◆ Page extract ◆
------------------------

Also, the majority of MI analysis I've seen with continuous variables
discretize the data into arbitrary bins. Is this procedure actually valid?
I'd think by discretizing continuous data we would be losing important
variation in the data.

> For estimating mutual information on continuous variables, have a look at
> the corresponding package
> https://pypi.org/project/mutual-info/
> > Hello,
>
> > I have two continuous variables (heart rate samples over a period of
> time), and
> > would like to compute mutual information between them as a measure of
> > similarity.
>
> > I've read some posts suggesting to use the mutual_info_score from
> scikit-learn
> > but will this work for continuous variables? One stackoverflow answer
> suggested
> > converting the data into probabilities with np.histogram2d() and passing
> the
> > contingency table to the mutual_info_score.
> > from sklearn.metrics import mutual_info_score
> > def calc_MI(x, y, bins):
> >     c_xy = np.histogram2d(x, y, bins)[0]
> >     mi = mutual_info_score(None, None, contingency=c_xy)
> >     return mi
> > # generate data
> > L = np.linalg.cholesky( [[1.0, 0.60], [0.60, 1.0]])
> > uncorrelated = np.random.standard_normal((2, 300))
> > correlated = np.dot(L, uncorrelated)
> > A = correlated[0]
> > B = correlated[1]
> > x = (A - np.mean(A)) / np.std(A)
> > y = (B - np.mean(B)) / np.std(B)
> > # calculate MI
> > mi = calc_MI(x, y, 50)
>
> > Is calc_MI a valid approach? I'm asking because I also read that when
> variables
> > are continuous, then the sums in the formula for discrete data become
> > integrals, but I'm not sure if this procedure is implemented in
> scikit-learn?
> > Thanks!
>

------------------------

◆ Supplied information ◆
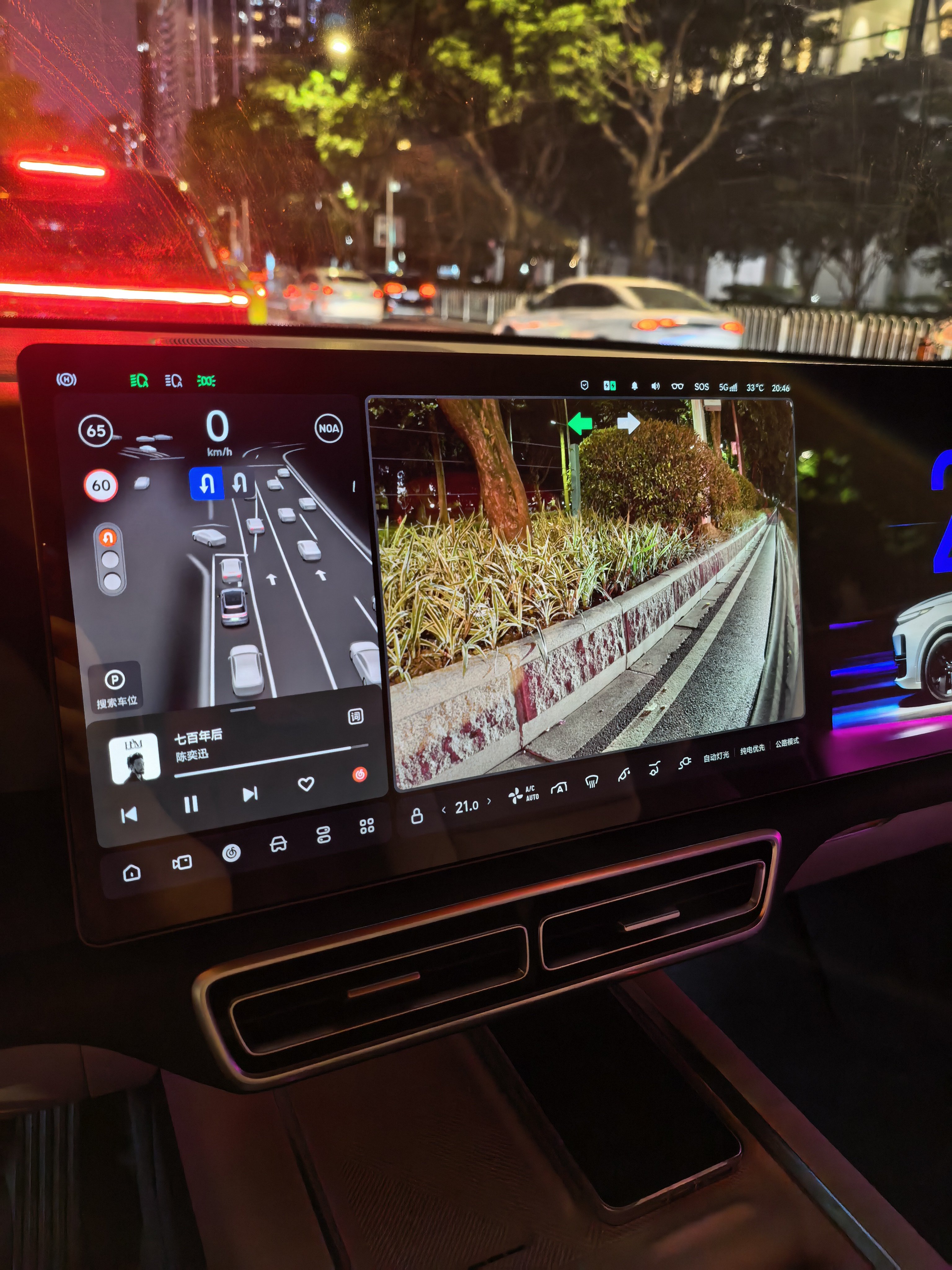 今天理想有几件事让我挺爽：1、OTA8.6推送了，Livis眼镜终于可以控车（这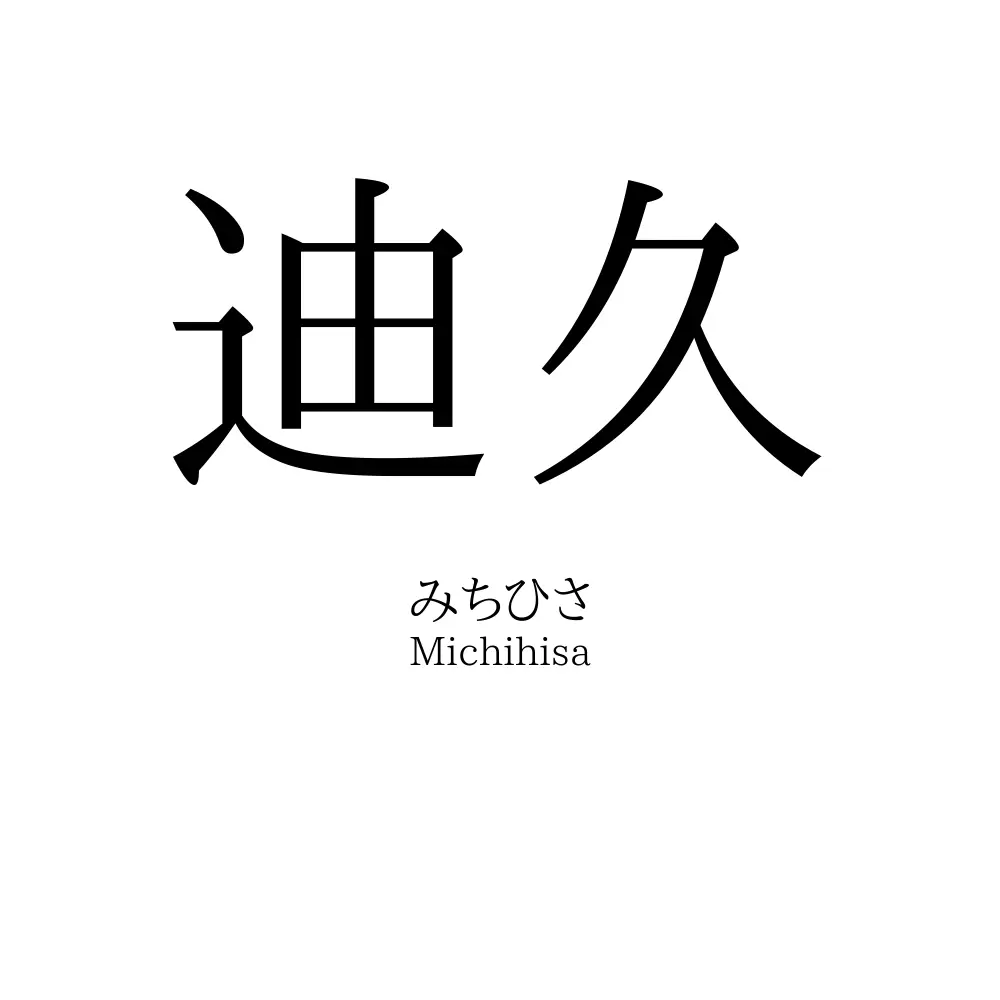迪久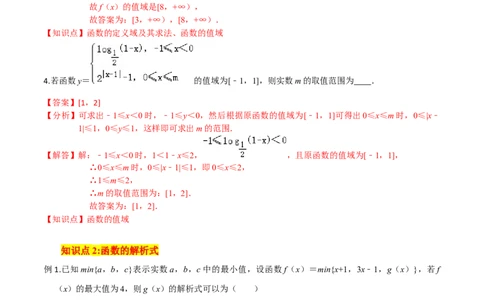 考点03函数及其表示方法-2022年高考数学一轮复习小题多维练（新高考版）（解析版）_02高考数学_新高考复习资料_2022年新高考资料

------------------------

◆ Directions ◆
Return, word for word, the passage of the forum thread on mutual information that opens with the words containing "Also, the majority" and closes with "in the data.".

◆ Problem solution ◆
Also, the majority of MI analysis I've seen with continuous variables
discretize the data into arbitrary bins. Is this procedure actually valid?
I'd think by discretizing continuous data we would be losing important
variation in the data.